With trillions of dollars invested in ETFs that track the index, getting your company into the S&P 500 is a big deal.
So, how do you join the club?
One common misconception is that it’s simply the 500 largest stocks — but the criteria that Standard and Poor’s evaluates are a little more complex. To qualify, companies must meet eligibility factors including a market cap of at least $22.7 billion, a minimum of 12 months trading on a US exchange, and specific structural, profitability, and liquidity requirements. DDOG checks all the boxes, now with a $53.6 billion market cap (after yesterday’s rise). But what are the biggest names that so far haven’t been called up?

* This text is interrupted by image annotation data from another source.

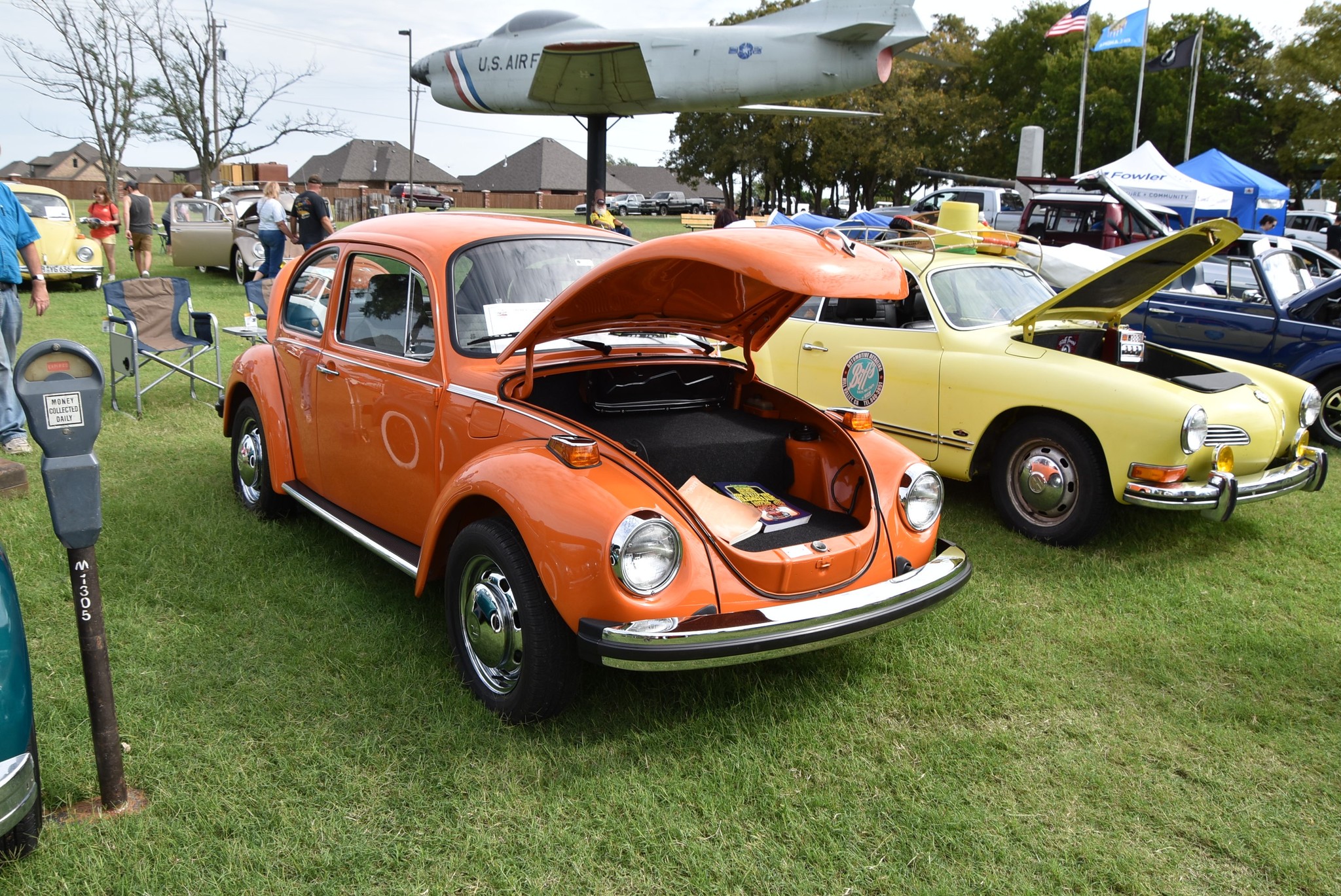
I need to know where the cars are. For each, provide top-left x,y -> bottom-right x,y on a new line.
1101,233 -> 1341,307
216,213 -> 973,730
169,179 -> 338,286
1012,176 -> 1189,250
389,183 -> 455,211
871,186 -> 1091,234
608,218 -> 1329,546
574,196 -> 616,216
1010,229 -> 1341,449
187,183 -> 227,213
1,180 -> 105,292
1283,210 -> 1338,251
605,193 -> 646,216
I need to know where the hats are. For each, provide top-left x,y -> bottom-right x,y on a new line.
124,180 -> 138,190
597,199 -> 605,204
308,175 -> 321,184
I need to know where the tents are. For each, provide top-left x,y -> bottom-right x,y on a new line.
1070,140 -> 1234,226
1161,147 -> 1291,237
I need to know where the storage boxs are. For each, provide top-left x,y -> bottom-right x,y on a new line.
217,161 -> 289,187
899,200 -> 1023,256
1287,198 -> 1337,213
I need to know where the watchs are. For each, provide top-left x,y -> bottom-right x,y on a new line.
32,274 -> 45,280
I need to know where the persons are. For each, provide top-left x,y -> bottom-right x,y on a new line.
756,196 -> 762,216
747,196 -> 755,216
714,208 -> 740,229
590,199 -> 633,238
122,180 -> 154,279
87,186 -> 121,281
1326,214 -> 1341,259
1258,214 -> 1277,234
0,182 -> 51,454
290,175 -> 335,253
252,181 -> 299,281
161,184 -> 197,257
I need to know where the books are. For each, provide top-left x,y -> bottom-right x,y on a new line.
711,481 -> 812,534
678,474 -> 763,546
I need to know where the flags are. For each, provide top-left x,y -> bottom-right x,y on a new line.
1145,34 -> 1196,73
1306,179 -> 1321,197
1044,0 -> 1091,39
1090,8 -> 1148,52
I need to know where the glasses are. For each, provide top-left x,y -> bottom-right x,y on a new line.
93,194 -> 104,199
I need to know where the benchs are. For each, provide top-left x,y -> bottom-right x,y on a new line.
791,298 -> 898,328
744,216 -> 770,226
681,213 -> 740,232
764,214 -> 793,219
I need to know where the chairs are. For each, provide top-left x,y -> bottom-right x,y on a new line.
101,277 -> 225,424
152,222 -> 168,255
836,298 -> 893,328
351,274 -> 435,354
1160,274 -> 1192,293
1181,262 -> 1218,295
898,289 -> 936,331
221,277 -> 276,347
1227,247 -> 1252,268
506,265 -> 593,303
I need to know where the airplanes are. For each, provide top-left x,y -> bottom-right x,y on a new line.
414,0 -> 968,118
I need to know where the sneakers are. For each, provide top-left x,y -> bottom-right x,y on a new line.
1,437 -> 33,454
139,270 -> 149,279
107,273 -> 115,281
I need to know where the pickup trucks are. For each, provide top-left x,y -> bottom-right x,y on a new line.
638,191 -> 704,217
759,195 -> 811,216
826,199 -> 871,218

Topping the list is AppLovin, the ad tech company that became one of Wall Street’s darlings last year, followed by bitcoin-hoarding machine MicroStrategy.
A little further down the list is Robinhood, AI play CoreWeave, Snowflake, and Roblox.
Despite trailing the broader tech sector this year, Wall Street remains bullish on Datadog’s long-term growth, particularly in the AI space. In June, Bank of America analysts named it their top software pick for the second half of 2025, citing its ability to sustain over 20% revenue growth in the years ahead.
(Disclosure: Robinhood Markets Inc. is the parent company of Sherwood Media, an independently operated media company. I own Robinhood stock as part of my compensation.)